Request:
Copy each line of the data below verbatim, omitting the pictures from your answer.

Stored data START

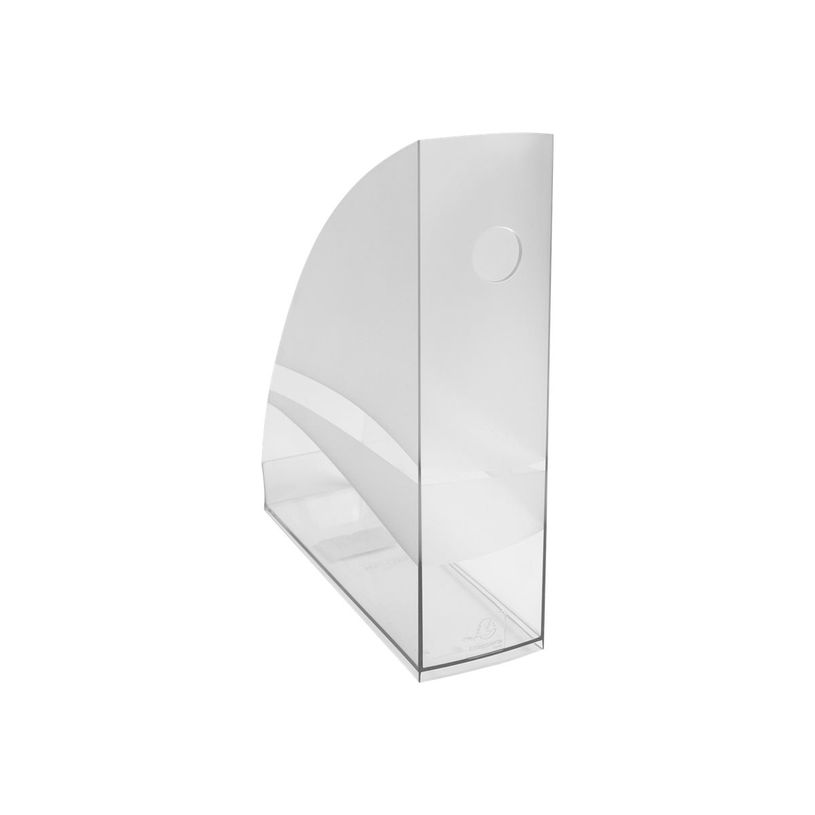 9002493111448-Exacompta Mag-Cube - 6 Porte-revues cristal-P_400001766_2-1
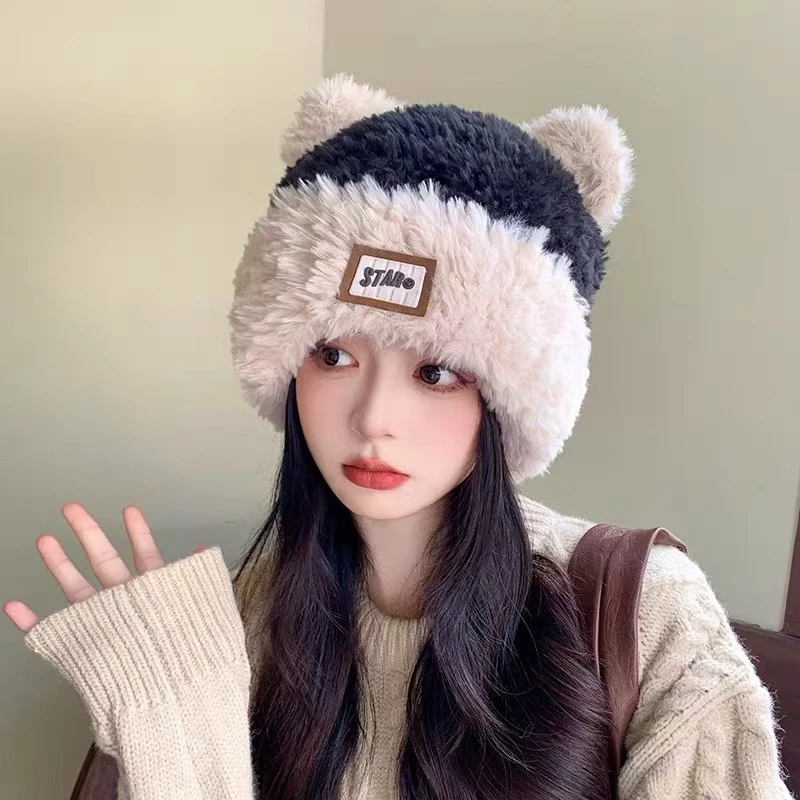 699#帽子集合链接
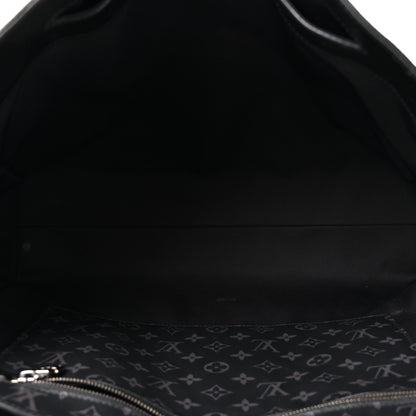 Louis Vuitton Monogram Eclipse Grand Sac 5 of 10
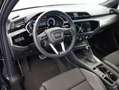 Audi Q3 35 TFSI intense Schwarz - thumbnail 13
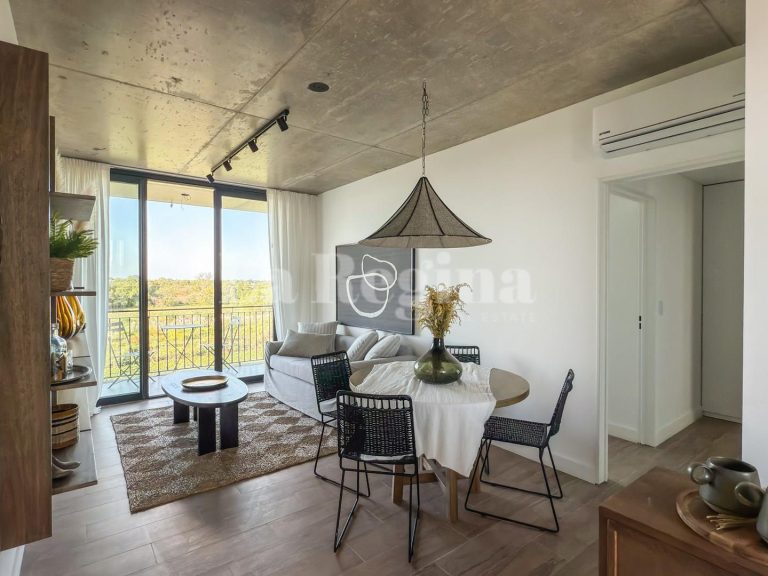 Departamento en venta en Terrazas de Santa Maria_image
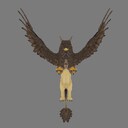 griffon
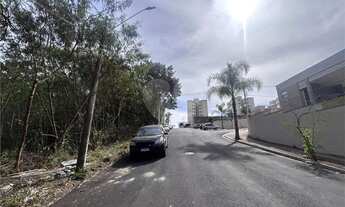 Imagem 6: Área de Terra à venda em Vila Rancho Velho - SP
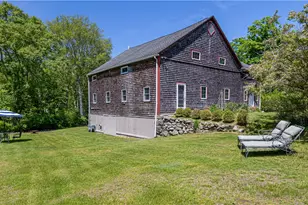 121 Foster Center Rd, Foster, RI 02825 - Photo 7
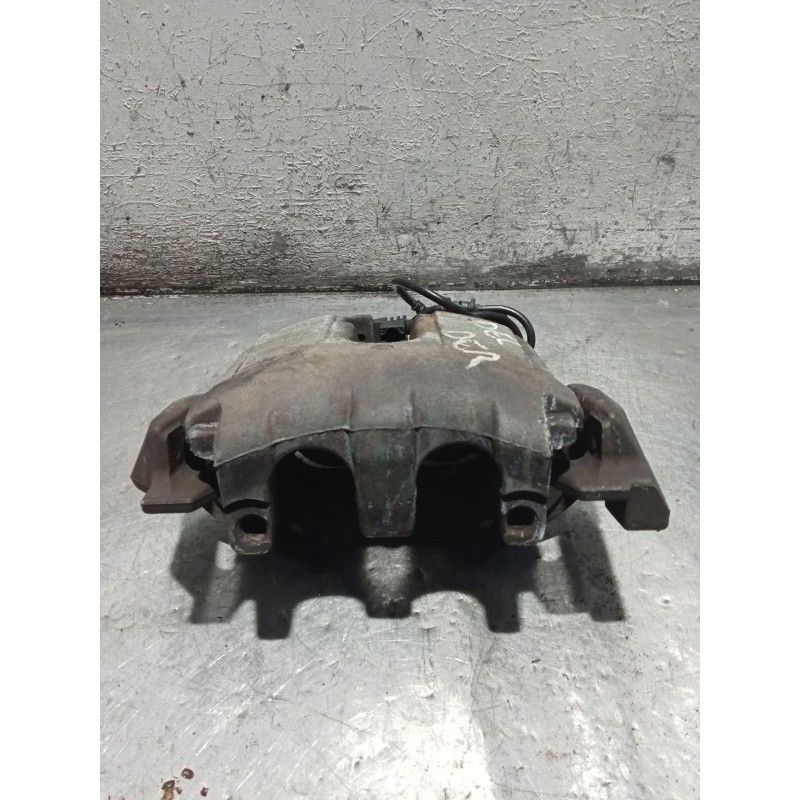 Recambio de pinza freno delantera derecha para mercedes-benz clase m (w164) ml 320 cdi 4-matic (164.122) referencia OEM IAM   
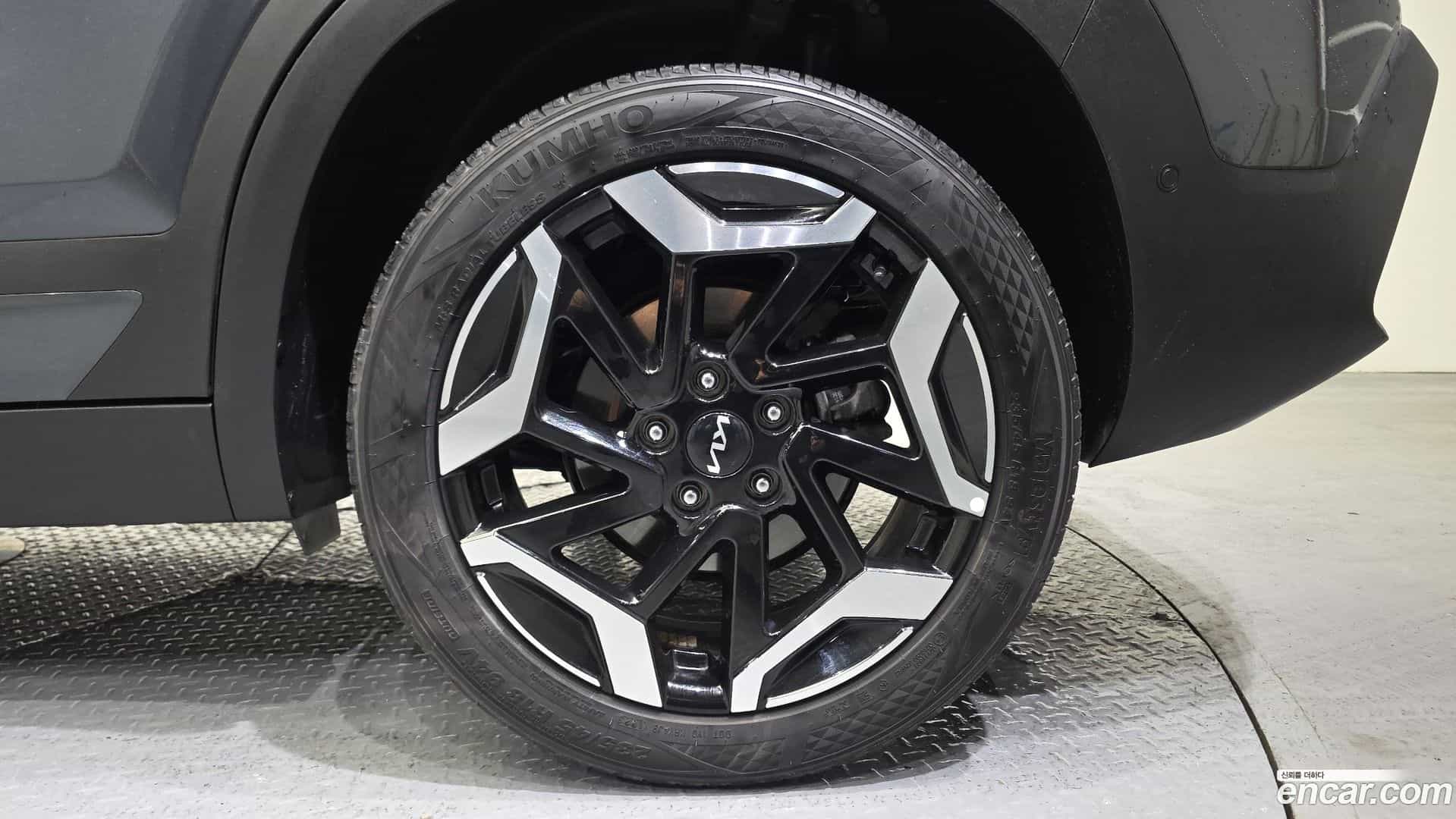 Seltos Kia 2023.3-OUTER-031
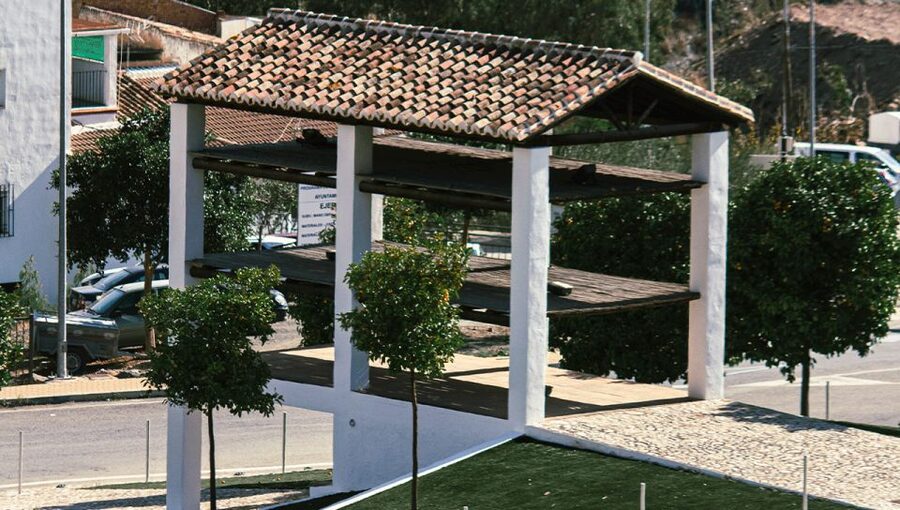 Malaga: White Village, Vineyard, and Wine Tasting Wine Tour - Is $106 a fair price?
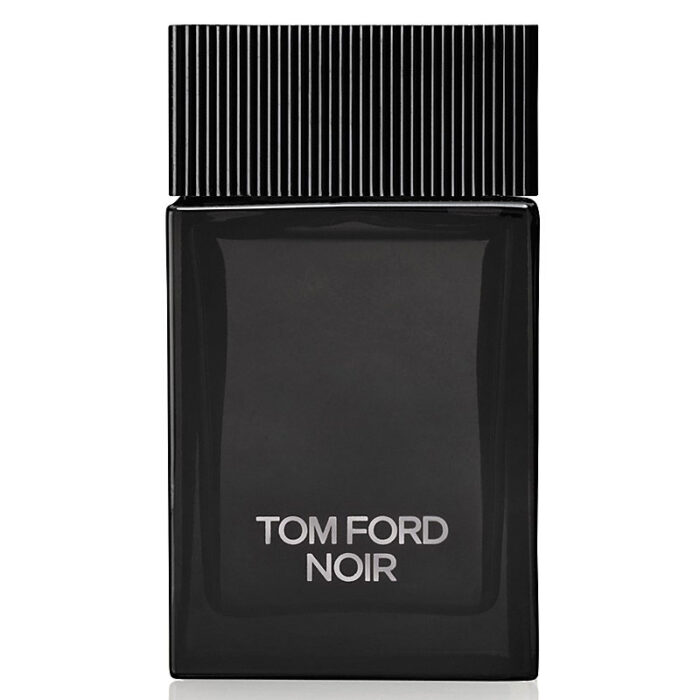Tom-Ford-Noir-EDP-For-Men-100ml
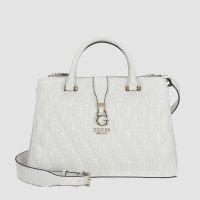 Guess Ženska torba 62ZET04615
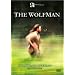 The Wolfman [DVD]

Stored data END

Solution for this task:
 9002493111448-Exacompta Mag-Cube - 6 Porte-revues cristal-P_400001766_2-1
 699#帽子集合链接
 Louis Vuitton Monogram Eclipse Grand Sac 5 of 10
 Audi Q3 35 TFSI intense Schwarz - thumbnail 13
 Departamento en venta en Terrazas de Santa Maria_image
 griffon
 Imagem 6: Área de Terra à venda em Vila Rancho Velho - SP
 121 Foster Center Rd, Foster, RI 02825 - Photo 7
 Recambio de pinza freno delantera derecha para mercedes-benz clase m (w164) ml 320 cdi 4-matic (164.122) referencia OEM IAM   
 Seltos Kia 2023.3-OUTER-031
 Malaga: White Village, Vineyard, and Wine Tasting Wine Tour - Is $106 a fair price?
Tom-Ford-Noir-EDP-For-Men-100ml
 Guess Ženska torba 62ZET04615
 The Wolfman [DVD]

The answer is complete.